- **TEXTE SOURCE**:
============

L’article 15 de la loi du 3 avril 1996 précité prévoit que : « Le ministre de la Justice considérera comme irrecevable une nouvelle demande d’une personne à laquelle le statut de réfugié a été définitivement refusé, à moins que cette personne ne fournisse de nouveaux éléments d’après lesquels il existe, en ce qui la concerne, de sérieuses indications d’une crainte fondée de persécution au sens de la Convention de Genève. Ces nouveaux éléments doivent avoir trait à des faits ou des situations qui se sont produits après une décision négative prise au titre des articles 10 et 11 qui précèdent ».

Il est constant qu’en tant qu’unique élément nouveau au sens de l’article 15 cité ci-avant, les demandeurs versent à l’appui de leur seconde demande d’asile un jugement du tribunal d’arrondissement à … du 18 septembre 2002 condamnant Monsieur …à une peine d’emprisonnement de 11 ans pour son activisme politique au sein du parti d’action démocratique (SDA).

Le ministre de la Justice a retenu que cette pièce constituerait un faux, de sorte qu’elle ne saurait servir de motivation à une nouvelle demande d’asile.

Les demandeurs mettent en cause la fiabilité des renseignements sur lesquels le ministre de la Justice s’est fondé pour conclure au caractère falsifié du jugement.

Suite à l’introduction de la nouvelle demande d’asile par les époux …-…, le ministre de la Justice a introduit une demande en vérification de l’authenticité de la pièce en question. En date du 4 novembre 2003, le ministre luxembourgeois des Affaires étrangères a fait parvenir au ministre de la Justice un courrier ayant la teneur suivante :

« Objet : vérification de l’authenticité d’un jugement dans une affaire contre le prévenu … … comme suite à votre transmis du 19 décembre 2002 pour attribution avec l’information que le jugement en question est un faux (voir documents en annexe)… » A ce courrier est annexé un transmis de l’Ambassade de Belgique à Luxembourg transmettant le courrier du 17 septembre 2003 du ministère des affaires étrangères de Serbie et Monténégro ayant la teneur suivante :

« Le Ministère des Affaires étrangères de Serbie et Monténégro présente ses compliments à l’Ambassade de Belgique à Belgrade et, suite à sa note n° 1537 du 9.09.2003, a l’honneur de l’informer du résultat de la vérification d’authenticité du verdict du Tribunal d’arrondissement de … qui déclare coupable et condamne à une peine de prison ….

============

- **DONNÉES**:
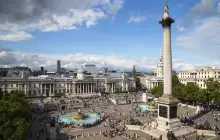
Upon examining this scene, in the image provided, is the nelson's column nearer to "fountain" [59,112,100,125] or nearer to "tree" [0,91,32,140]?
"fountain" [59,112,100,125]

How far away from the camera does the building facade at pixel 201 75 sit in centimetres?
10488

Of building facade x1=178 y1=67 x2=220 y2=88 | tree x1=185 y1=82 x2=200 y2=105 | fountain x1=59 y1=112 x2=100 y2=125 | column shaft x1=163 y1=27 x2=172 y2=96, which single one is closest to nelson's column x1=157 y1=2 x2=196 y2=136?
column shaft x1=163 y1=27 x2=172 y2=96

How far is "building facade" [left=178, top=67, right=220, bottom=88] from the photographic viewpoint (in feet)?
344

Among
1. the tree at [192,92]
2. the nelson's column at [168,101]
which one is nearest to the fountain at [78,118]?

============

- **CONSIGNES**:
(1) Recopiez à l'identique tout ce qui va de « Le ministre de la Justice a retenu » jusqu'à « falsifié du jugement. » dans le texte source.
(2) D'après le texte source, à quelle peine d'emprisonnement condamne le jugement du 18 septembre 2002 versé par les demandeurs ?

- **CORRIGÉ**:
(1)
Le ministre de la Justice a retenu que cette pièce constituerait un faux, de sorte qu’elle ne saurait servir de motivation à une nouvelle demande d’asile.

Les demandeurs mettent en cause la fiabilité des renseignements sur lesquels le ministre de la Justice s’est fondé pour conclure au caractère falsifié du jugement.

(2) À une peine d'emprisonnement de 11 ans.